Ciel de vies

Je savais que j'avais la chance d'être entourés de gens exceptionnels, mais je n'imaginais pas à quel point ! 
La solidarité, le soutien sans faille des voisins, des amis, des collègues, de ma famille me permet petit à petit d'avancer, même si le temps semble toujours s'être dilaté. 

Je vais essayer de répondre à chacun de vos messages. En attendant, je les lis, je les savoure, comme celui de Dominique Béroule, qui a composé cette chanson pour Sonia et ceux qui sont partis. 



En l'écoutant, en la réécoutant, je me suis souvenue à quel point dans les moments de doute quand j'avais l'âge de Sonia, la voûte étoilée me rassurait. Les constellations reviennent, que l'on soit en prépa à Dijon, en école d'ingénieur à Valenciennes, en stage en Allemagne ou à Nançay. 

Je me suis aussi posé une question un peu étrange. Et si Sonia était partie si loin que j'aie la certitude de ne jamais la revoir, est-ce que la douleur aurait été aussi intense ? Est-ce que des petits trucs déclencheraient des larmes sans que je comprenne pourquoi ? Ou est-ce qu'avec la mélancolie de la séparation, il y aurait la fierté de savoir qu'elle était en train de découvrir des mondes nouveaux, de voler de ses propres ailes ? 

Dessin de Sonia trouvé dans les affaires de 4e

La nouvelle "The story of your life" de Ted Chiang débute sur un dialogue entre une mère et sa fille de 13 ans, qui lui reproche de l'avoir mise au monde juste pour faire le ménage [1]. J'imagine que tous les parents ont eu à répondre à la question "Pourquoi est-ce que je suis né ?" "Pourquoi voulais-tu un enfant ? ". Y répondre revient à se regarder dans le miroir et à se demander si c'est de l'égoïsme (ce serait cool de faire un bébé pour ne pas avoir à passer l'aspirateur dans 10 ans) ou de l'altruisme (créons un petit humain de plus, donnons lui beaucoup d'amour pour qu'il grandisse, puis qu'il devienne ce que bon lui semblera).

 Mais même cet altruisme-là, est-il si altruiste que ça ? En gros, si l'humain est prêt à risquer sa vie pour son propre enfant (celui qui possède 50% de ses gênes), quelle importance accorde-t-il aux enfants des autres humains qui lui sont inconnus, par exemple aux réfugiés qui meurent en Méditerranée ? 

 

Sonia a découvert le paradoxe des jumeaux assez tôt, grâce à la BD "l'imparfait du futur" d'Emile Bravo. Est-ce que je l'aurais laissé partir dans la fusée, sachant que je serais centenaire (ou plus de ce monde) quand elle reviendra âgée de quelques années de plus ?  On avait aussi regardé Interstellar ensemble.
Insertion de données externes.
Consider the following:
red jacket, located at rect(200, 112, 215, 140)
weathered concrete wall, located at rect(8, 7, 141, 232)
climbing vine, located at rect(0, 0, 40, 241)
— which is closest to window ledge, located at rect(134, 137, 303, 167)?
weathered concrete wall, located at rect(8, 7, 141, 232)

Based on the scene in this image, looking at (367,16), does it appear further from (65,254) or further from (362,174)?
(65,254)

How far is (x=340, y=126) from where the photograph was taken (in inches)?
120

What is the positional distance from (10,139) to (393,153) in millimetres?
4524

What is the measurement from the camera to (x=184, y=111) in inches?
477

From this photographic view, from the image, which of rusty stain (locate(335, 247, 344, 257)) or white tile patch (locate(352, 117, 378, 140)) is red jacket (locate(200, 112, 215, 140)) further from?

Le père a-t-il bien fait de partir dans l'espoir de sauver l'humanité et donc ses propres enfants quitte à ne jamais les revoir ? 

Sur son dernier compte Twitter, Sonia rediffusait beaucoup les messages de Greta Thunberg, de Licypriya Kangujam et du mouvement Extinction Rebellion UK. On a aussi discuté des projets d'Elon Musk de colonie sur Mars et elle avait adoré participer à la rencontre organisée par l'ESA à propos de base sur la Lune.  En plein scénario apocalyptique, sur une Terre qui ne deviendra plus vivable, combien aurais-je payé son billet aller-simple sur Mars ? 

Sonia en décembre 2016, gare de Lyon, avec une exposition de photos de Mars.

Elle venait d'avoir 18 ans. C'est un âge où l'on rêve de partir, souvent pour mieux revenir. Elle s'était renseignée sur Erasmus. J'avais fait le deuil de la petite fille qui avait besoin de moi, et je la regardais tirer des plans sur la comète tout en râlant contre les cours de "PPP" (projet professionnel personnalisé) et tous ceux qui posaient des questions style "Quel métier veux-tu faire plus tard ?".

Ce 26 juin, c'est comme si j'avais appris qu'elle se trouvait dans une fusée poue Mars ou Proxima du Centaure. Mes larmes auraient été égoïstes, parce que j'aurais compris que je ne la reverrai pas de mon vivant à moi. Ce 26 juin, c'est comme si la fusée avait explosé au décollage. J'aurais pleuré la fin d'un espoir de survie pour l'humanité, un arrêt brutal des avancées technologiques pour de longues décennies. 

Juin 2017 : entrée professionnelle au salon du Bourget

Commentaires

Lily F a dit…
Merci à toi de nous tenir au courant, de tenir bon et de partager ces moments précieux de vos vies. Partie oui, dans nos coeurs, toujours là.